{"title":"A Comment on R. v. Reeves: Investigative Issues with Shared Electronic Devices and Data","authors":"Mabel Lai","doi":"10.60082/2563-8505.1383","DOIUrl":"https://doi.org/10.60082/2563-8505.1383","url":null,"abstract":"","PeriodicalId":46006,"journal":{"name":"Supreme Court Review","volume":null,"pages":null},"PeriodicalIF":2.0,"publicationDate":"2020-01-01","publicationTypes":"Journal Article","fieldsOfStudy":null,"isOpenAccess":false,"openAccessPdf":"","citationCount":null,"resultStr":null,"platform":"Semanticscholar","paperid":"85873903","PeriodicalName":null,"FirstCategoryId":null,"ListUrlMain":null,"RegionNum":2,"RegionCategory":"社会学","ArticlePicture":[],"TitleCN":null,"AbstractTextCN":null,"PMCID":"","EPubDate":null,"PubModel":null,"JCR":null,"JCRName":null,"Score":null,"Total":0}
{"title":"Ewert v.
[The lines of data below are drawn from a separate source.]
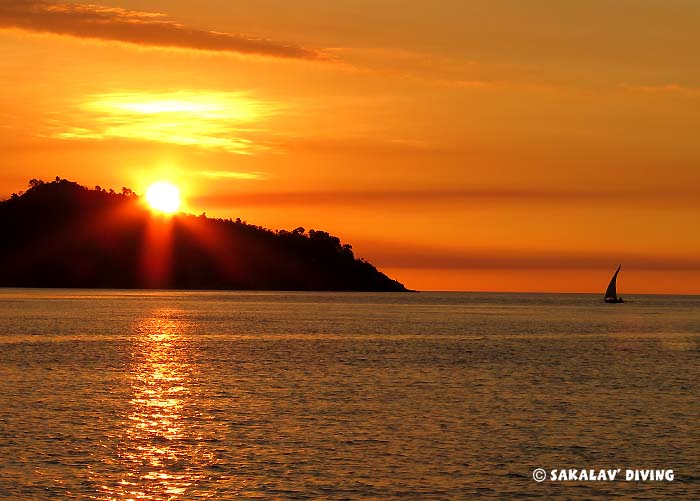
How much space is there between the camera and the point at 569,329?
193125mm

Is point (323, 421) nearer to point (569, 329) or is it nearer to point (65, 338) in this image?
point (65, 338)

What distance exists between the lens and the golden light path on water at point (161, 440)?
133 feet

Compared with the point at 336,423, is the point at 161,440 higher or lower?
lower

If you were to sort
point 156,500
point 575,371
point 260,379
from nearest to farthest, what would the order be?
point 156,500, point 260,379, point 575,371

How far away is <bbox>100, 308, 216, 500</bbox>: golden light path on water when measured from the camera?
1596 inches

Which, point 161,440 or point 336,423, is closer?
point 161,440

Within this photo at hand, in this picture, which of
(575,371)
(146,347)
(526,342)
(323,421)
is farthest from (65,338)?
(323,421)

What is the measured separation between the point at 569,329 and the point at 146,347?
95.2m

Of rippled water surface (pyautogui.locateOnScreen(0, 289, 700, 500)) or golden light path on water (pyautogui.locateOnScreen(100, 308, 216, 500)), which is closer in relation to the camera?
golden light path on water (pyautogui.locateOnScreen(100, 308, 216, 500))

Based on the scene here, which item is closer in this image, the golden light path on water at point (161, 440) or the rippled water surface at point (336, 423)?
the golden light path on water at point (161, 440)

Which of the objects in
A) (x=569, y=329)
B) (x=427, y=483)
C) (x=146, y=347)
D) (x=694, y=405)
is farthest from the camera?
(x=569, y=329)

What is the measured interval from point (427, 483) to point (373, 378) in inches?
1641

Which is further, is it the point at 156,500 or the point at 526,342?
the point at 526,342

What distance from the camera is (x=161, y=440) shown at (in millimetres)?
50844
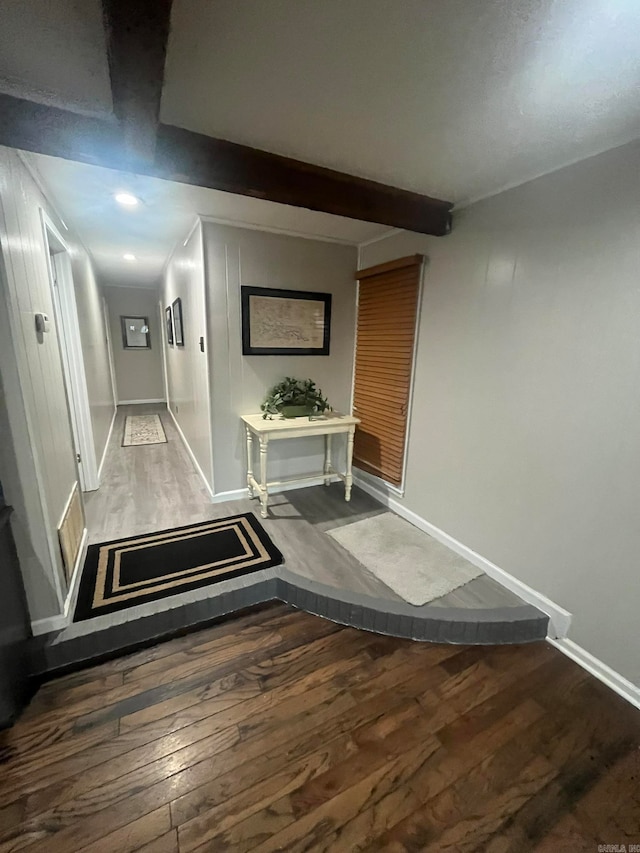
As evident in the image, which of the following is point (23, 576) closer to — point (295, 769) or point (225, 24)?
point (295, 769)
Canada: Shining Light on Corrections and Indigenous People","authors":"E. Hill, J. Wolfe","doi":"10.60082/2563-8505.1388","DOIUrl":"https://doi.org/10.60082/2563-8505.1388","url":null,"abstract":"","PeriodicalId":46006,"journal":{"name":"Supreme Court Review","volume":null,"pages":null},"PeriodicalIF":2.0,"publicationDate":"2020-01-01","publicationTypes":"Journal Article","fieldsOfStudy":null,"isOpenAccess":false,"openAccessPdf":"","citationCount":null,"resultStr":null,"platform":"Semanticscholar","paperid":"86227216","PeriodicalName":null,"FirstCategoryId":null,"ListUrlMain":null,"RegionNum":2,"RegionCategory":"社会学","ArticlePicture":[],"TitleCN":null,"AbstractTextCN":null,"PMCID":"","EPubDate":null,"PubModel":null,"JCR":null,"JCRName":null,"Score":null,"Total":0}
In R v Vice Media Canada Inc, the Supreme Court of Canada found that journalists may have to turn over their records pertaining to a non-confidential source to the state, so that those records can be used to prosecute the source. While all judges of the Court agreed on this conclusion, they differed on the legal framework to be applied. The majority insisted that with minor modifications the existing balancing approach adequately assessed law enforcement and media interests in production order cases. The concurring judges found that a new “harmonized” approach that balances both the privacy interests and the unique constitutionalized protections afforded to “freedom of the press and other media” under s. 2(b) of the Charter was necessary. The authors argue that the majority decision fails to adequately protect the media. Although the majority improves the press’ ability to challenge production orders, its application of those principles raises considerable doubt about the extent of their impact. The majority also neglects to recognize the presumptive “chilling effects” of production orders targeting journalist-source communications. Finally, by adopting a formalistic approach to characterizing the state’s “investigative” interest, the majority tips the balance in the state’s favour. In light of these shortcomings, the authors propose an alternative framework: using the concurring judges’ approach as a starting point, it would appear that most, if not all, production orders issued against the media will result in a s. 2(b) breach. Thus, justifying such orders requires more than just “balancing” interests; it requires a s. 1 justification for rights infringement under the Oakes test. Such an approach recalibrates the test for production orders and search warrants targeting material in the hands of the media, imposes a stricter burden on the state, and respects the unique constitutional protections afforded to the media in light of their role in a free and democratic society.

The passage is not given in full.